Her parents temporarily withdrew her from Kettle Moraine Middle School so she could attend a mental health center and process what was going on, but the center allegedly affirmed to her that she was actually a boy and encouraged her to transition. So in early January, according to the letter, she told her parents that she wanted to use a boy name and boy pronouns at school.

The girl’s parents decided that “immediately transitioning would not be in their daughter’s best interest,” the letter said, and they told their daughter that they wanted her to explore the cause of her feelings before taking such a significant step. They also asked the staff at the school to continue using her legal name and female pronouns.

“But the District refused to honor their request,” the attorneys wrote, and the parents “were told that, pursuant to District policy, school staff would be required to address their daughter using a male name and pronouns if that’s what she wanted.”

The parents then had no choice but to withdraw her from the school district and to distance her from the mental health center and therapist she had been seeing, the letter said, “concerned that daily affirmation of a male identity could harm their daughter.” 

Kettle Moraine School District did not immediately respond to a request for comment from The Daily Signal. But the parents’ legal teams hailed the news as a “groundbreaking legal victory” for parental rights.

“This victory represents a major win for parental rights,” Luke Berg, Wisconsin Institute for Law and Liberty deputy counsel, said in a statement Tuesday. “The court confirmed that parents, not educators or school faculty, have the right to decide whether a social transition is in their own child’s best interests.

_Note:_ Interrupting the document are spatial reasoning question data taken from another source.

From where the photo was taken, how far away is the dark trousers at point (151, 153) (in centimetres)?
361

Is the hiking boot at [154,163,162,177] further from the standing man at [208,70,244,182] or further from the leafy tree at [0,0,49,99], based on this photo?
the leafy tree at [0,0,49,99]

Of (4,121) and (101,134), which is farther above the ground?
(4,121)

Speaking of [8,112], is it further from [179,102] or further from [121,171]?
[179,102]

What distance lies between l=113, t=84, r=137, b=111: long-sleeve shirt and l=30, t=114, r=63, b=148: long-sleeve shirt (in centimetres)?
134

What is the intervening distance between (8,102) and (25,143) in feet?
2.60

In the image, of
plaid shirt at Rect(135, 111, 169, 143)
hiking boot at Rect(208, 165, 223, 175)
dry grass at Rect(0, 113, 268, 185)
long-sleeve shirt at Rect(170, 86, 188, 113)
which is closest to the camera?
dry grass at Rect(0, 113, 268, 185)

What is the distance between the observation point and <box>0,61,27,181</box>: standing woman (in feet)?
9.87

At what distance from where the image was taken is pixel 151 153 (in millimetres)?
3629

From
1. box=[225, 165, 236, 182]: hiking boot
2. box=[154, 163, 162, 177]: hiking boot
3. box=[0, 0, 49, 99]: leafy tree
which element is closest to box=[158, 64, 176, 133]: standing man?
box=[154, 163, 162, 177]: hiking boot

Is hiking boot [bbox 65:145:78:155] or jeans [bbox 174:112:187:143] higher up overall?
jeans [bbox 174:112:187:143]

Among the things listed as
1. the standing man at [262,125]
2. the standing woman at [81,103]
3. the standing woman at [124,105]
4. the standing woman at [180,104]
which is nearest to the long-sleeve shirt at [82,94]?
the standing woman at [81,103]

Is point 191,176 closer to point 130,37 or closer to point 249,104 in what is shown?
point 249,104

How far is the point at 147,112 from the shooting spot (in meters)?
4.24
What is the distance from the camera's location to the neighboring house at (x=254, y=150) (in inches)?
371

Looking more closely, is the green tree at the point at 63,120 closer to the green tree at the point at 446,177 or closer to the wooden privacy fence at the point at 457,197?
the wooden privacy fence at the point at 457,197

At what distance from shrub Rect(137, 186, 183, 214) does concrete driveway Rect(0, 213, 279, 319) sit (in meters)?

The decision should be a warning to the many districts across the country with similar policies to exclude parents from gender transitions at school.” 

Kate Anderson, director of the ADF Center for Parental Rights, emphasized that “parents’ rights to direct the upbringing and education of their children is one of the most basic constitutional rights every parent holds dear.”

“We are seeing more and more school districts across the country not only ignoring parents’ concerns but actively working against them,” she warned. “The court was right to respect the serious concerns of these parents by holding that Kettle Moraine School District’s policy, which undermines parents and harms children, violates the Wisconsin Constitution.”